Duxford Imperial War Museum in WW2 USAF family photo appeal
A museum is asking people to share family photographs and memories of US airmen and women stationed in Britain during World War Two.
The Imperial War Museum in Duxford, Cambridgeshire has set up a website in a bid to create a digital record of the USAF's time in Britain during the conflict.
Project leader Jenny Cousins said: "Some of the photographs on our website show the Americans talking to local children during the Second World War.
"Perhaps someone using our website will recognise their grandma or, better still, perhaps she will recognise herself."
The site already boasts 5,000 photographs from the collection of aviation historian Roger A Freeman.
He collected more than 15,000 prints and slides before his death in 2005. The research centre at the Eighth Air Force museum in Pooler, Georgia, USA, is named after him.
By 1944, the United States Army Air Force (USAAF) employed 450,000 Americans in Britain.
The majority were not fighter pilots or bomber crew, but undertook a wide range of tasks to help keep aircraft flying.

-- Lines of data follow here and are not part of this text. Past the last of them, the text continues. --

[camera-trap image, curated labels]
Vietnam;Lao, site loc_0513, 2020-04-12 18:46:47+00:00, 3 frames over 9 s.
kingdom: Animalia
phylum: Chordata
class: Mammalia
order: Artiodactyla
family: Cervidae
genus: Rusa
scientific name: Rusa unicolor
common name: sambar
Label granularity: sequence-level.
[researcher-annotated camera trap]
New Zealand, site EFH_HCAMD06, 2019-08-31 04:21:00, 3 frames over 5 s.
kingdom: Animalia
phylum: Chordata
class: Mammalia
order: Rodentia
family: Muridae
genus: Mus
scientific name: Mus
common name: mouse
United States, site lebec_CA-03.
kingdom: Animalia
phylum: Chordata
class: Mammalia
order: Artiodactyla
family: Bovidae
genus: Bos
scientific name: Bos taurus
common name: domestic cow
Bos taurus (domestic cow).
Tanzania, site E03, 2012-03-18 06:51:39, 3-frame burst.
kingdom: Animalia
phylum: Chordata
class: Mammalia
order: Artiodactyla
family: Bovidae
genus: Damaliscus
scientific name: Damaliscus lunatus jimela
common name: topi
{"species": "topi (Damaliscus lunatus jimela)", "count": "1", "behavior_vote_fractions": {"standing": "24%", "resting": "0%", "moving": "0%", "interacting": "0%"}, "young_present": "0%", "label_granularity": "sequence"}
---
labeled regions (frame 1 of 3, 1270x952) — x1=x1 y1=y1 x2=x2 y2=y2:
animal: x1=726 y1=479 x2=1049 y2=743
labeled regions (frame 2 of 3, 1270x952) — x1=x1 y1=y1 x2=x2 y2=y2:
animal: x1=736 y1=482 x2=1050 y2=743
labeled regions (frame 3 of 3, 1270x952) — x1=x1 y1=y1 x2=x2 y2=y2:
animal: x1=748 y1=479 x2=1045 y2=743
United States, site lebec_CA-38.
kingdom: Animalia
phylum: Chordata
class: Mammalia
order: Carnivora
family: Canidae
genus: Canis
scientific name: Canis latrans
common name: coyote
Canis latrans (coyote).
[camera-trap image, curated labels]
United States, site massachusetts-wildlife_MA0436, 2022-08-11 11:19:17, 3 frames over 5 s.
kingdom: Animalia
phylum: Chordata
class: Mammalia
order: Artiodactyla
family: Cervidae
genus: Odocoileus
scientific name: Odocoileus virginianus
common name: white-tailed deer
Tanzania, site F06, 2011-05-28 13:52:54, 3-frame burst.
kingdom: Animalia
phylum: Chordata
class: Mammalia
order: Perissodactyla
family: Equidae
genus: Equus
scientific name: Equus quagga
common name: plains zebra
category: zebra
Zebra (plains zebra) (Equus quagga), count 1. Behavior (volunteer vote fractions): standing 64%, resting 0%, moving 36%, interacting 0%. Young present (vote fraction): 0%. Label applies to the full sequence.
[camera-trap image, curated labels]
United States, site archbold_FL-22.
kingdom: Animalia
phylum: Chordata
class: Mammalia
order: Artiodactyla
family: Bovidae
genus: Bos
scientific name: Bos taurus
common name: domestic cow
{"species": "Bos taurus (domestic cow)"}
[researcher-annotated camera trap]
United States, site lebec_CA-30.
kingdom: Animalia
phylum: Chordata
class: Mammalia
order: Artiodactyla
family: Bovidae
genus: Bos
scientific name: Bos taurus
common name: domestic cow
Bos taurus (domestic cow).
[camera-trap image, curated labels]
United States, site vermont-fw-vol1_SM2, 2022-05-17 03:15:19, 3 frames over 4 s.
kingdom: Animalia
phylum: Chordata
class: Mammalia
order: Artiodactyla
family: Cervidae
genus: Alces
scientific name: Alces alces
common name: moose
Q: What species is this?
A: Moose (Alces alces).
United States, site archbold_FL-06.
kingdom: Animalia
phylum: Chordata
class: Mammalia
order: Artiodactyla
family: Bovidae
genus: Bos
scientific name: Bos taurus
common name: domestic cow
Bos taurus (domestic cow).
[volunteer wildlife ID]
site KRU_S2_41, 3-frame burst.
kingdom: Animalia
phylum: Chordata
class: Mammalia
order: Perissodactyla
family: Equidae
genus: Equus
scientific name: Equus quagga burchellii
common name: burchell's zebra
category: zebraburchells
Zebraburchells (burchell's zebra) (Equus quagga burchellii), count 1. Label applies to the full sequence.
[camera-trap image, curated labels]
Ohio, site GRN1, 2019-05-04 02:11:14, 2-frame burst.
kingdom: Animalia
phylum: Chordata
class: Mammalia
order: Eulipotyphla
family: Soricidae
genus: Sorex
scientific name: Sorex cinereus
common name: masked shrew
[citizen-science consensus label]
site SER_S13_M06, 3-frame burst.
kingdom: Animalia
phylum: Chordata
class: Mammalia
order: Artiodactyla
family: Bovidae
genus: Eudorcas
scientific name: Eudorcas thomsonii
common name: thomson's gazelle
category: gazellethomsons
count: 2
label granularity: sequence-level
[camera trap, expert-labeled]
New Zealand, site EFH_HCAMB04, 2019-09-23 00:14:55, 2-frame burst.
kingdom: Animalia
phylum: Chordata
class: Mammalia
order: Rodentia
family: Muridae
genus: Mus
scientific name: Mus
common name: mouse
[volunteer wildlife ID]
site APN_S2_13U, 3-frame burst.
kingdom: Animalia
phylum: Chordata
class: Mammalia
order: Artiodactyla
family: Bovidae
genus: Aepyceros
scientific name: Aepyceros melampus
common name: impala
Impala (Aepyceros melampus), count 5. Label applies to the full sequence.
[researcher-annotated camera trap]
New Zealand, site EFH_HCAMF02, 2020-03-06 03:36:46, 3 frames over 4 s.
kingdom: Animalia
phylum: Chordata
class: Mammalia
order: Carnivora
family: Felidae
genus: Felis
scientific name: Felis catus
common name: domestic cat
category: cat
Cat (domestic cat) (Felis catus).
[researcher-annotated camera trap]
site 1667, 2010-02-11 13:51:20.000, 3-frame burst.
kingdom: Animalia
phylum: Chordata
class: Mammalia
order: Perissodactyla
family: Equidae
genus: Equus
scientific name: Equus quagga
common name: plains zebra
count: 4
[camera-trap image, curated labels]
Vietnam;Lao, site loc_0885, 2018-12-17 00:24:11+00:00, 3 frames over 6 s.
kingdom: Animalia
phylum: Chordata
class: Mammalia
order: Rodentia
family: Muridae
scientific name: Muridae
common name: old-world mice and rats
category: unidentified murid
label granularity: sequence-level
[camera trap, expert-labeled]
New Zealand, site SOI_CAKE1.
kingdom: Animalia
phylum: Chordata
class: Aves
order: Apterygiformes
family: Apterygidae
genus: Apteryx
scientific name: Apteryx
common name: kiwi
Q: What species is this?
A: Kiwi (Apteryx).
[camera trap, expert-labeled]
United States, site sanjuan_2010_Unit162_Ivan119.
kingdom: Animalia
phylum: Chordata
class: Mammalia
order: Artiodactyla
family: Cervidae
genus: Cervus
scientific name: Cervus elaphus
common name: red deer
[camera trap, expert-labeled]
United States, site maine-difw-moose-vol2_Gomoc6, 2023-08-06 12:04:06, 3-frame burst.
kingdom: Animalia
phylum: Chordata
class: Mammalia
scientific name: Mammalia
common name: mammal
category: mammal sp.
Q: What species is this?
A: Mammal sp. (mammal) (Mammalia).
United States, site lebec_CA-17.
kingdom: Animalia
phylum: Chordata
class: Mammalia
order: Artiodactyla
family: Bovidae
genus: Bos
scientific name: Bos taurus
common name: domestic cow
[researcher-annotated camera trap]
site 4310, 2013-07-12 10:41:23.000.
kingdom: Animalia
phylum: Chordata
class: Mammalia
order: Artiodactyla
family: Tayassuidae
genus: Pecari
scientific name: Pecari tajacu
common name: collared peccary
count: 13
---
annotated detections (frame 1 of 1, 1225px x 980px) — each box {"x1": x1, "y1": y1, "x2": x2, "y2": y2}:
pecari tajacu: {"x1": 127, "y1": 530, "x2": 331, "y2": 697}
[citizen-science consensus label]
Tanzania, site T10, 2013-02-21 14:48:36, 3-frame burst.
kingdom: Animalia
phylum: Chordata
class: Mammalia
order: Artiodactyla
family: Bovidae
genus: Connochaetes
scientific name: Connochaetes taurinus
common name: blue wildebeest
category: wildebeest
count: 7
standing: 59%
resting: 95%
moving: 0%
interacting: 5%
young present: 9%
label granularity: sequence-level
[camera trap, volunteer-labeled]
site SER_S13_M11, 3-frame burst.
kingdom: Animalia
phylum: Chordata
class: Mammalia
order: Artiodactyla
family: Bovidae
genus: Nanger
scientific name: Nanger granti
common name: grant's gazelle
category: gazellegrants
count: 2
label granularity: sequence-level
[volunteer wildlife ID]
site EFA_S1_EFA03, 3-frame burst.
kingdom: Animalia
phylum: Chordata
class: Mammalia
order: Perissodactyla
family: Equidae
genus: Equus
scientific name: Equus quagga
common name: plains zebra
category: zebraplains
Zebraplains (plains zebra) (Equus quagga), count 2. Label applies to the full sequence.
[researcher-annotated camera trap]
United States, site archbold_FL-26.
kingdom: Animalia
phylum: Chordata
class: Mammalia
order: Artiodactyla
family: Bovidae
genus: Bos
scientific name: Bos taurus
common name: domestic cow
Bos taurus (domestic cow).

Almost 30,000 American airmen flying from UK bases died during World War Two.
Many thousands of women from the American Red Cross were also based in Britain, as well as canteen workers.
The American Air Museum website hopes the project will reveal more about the largely untold stories of the USAAF bakery, laundry and catering teams which supported the airbases.
The website was awarded £980,000 in December 2013 by the Heritage Lottery Fund (HLF).
The HLF's head in the east of England Robyn Llewellyn said: "This project will... bring many fascinating stories to life, hopefully through vivid photography and stories of local communities just waiting to be told."